#### Data to use:
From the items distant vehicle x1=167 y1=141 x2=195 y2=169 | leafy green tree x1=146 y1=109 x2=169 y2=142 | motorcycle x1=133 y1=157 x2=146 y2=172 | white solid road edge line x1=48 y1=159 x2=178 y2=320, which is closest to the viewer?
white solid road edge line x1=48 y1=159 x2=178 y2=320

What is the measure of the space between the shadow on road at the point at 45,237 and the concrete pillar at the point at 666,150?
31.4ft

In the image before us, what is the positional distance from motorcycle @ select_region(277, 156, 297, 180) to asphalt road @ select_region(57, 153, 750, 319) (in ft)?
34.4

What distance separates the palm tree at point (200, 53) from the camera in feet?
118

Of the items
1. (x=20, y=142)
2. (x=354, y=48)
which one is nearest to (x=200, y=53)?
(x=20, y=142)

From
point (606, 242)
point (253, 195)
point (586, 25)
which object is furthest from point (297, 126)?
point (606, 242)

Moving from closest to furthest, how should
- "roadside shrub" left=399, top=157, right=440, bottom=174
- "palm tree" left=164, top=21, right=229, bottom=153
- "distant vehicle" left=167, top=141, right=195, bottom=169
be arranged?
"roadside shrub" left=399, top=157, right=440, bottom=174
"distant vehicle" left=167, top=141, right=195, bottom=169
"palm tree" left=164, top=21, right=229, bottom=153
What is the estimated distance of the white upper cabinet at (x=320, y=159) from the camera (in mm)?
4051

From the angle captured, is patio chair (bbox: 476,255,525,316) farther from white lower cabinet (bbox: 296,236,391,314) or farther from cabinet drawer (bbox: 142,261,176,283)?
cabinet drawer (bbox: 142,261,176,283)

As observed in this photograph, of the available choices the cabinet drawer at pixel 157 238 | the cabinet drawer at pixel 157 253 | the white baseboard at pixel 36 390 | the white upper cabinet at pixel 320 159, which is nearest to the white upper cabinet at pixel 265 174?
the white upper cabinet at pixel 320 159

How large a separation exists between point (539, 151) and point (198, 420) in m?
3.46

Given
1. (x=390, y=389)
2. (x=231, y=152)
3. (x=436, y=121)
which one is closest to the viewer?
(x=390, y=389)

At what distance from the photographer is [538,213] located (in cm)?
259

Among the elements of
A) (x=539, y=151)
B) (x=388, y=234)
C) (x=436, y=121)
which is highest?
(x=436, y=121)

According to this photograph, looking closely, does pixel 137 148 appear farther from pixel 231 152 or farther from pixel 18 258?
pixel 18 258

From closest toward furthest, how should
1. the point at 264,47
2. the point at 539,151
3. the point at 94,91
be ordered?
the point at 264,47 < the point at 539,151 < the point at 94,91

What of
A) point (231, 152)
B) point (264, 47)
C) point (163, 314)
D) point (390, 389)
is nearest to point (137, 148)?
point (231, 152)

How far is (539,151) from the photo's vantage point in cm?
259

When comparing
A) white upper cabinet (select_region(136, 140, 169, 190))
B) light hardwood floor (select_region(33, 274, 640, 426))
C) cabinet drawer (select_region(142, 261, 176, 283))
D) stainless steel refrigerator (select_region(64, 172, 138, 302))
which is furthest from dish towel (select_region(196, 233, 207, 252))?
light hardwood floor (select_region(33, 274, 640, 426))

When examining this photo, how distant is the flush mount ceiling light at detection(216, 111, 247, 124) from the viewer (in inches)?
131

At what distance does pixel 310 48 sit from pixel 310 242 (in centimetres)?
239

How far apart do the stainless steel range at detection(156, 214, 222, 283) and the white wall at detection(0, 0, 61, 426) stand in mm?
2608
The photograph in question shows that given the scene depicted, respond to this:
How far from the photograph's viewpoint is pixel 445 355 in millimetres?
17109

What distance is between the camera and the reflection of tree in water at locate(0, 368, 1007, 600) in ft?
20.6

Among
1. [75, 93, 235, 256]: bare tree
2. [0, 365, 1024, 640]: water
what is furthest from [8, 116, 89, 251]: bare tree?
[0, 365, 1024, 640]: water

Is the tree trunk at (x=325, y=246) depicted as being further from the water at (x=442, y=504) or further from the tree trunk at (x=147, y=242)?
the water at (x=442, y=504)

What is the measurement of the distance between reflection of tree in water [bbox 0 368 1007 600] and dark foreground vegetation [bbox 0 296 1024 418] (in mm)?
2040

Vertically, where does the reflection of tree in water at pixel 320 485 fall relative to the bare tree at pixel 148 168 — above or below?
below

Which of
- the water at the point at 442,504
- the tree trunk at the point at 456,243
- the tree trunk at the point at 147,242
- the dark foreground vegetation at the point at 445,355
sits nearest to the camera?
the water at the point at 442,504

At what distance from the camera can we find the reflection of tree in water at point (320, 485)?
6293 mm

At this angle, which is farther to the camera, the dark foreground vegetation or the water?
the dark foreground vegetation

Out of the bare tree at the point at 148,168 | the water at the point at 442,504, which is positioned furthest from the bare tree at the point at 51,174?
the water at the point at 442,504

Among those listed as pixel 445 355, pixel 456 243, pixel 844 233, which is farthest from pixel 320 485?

#### What this task involves:
Retype only the lines running from the line with "What is the measurement" to the end of the listing, including both of those lines.

#### Correct response:
What is the measurement of the distance between reflection of tree in water [bbox 0 368 1007 600] and dark foreground vegetation [bbox 0 296 1024 418] (in mm)?
2040

Vertically, where does the reflection of tree in water at pixel 320 485 fall relative to the bare tree at pixel 148 168 — above or below?
below

Which of
- the water at the point at 442,504
- the tree trunk at the point at 456,243
- the tree trunk at the point at 147,242
- the dark foreground vegetation at the point at 445,355
sits nearest to the camera?
the water at the point at 442,504

At what distance from the camera can we find the reflection of tree in water at point (320, 485)?
6293 mm

At this angle, which is farther to the camera, the dark foreground vegetation or the water?
the dark foreground vegetation

Out of the bare tree at the point at 148,168 | the water at the point at 442,504, which is positioned furthest from the bare tree at the point at 51,174?
the water at the point at 442,504

Among those listed as pixel 445 355, pixel 456 243, pixel 844 233, which is farthest from pixel 320 485?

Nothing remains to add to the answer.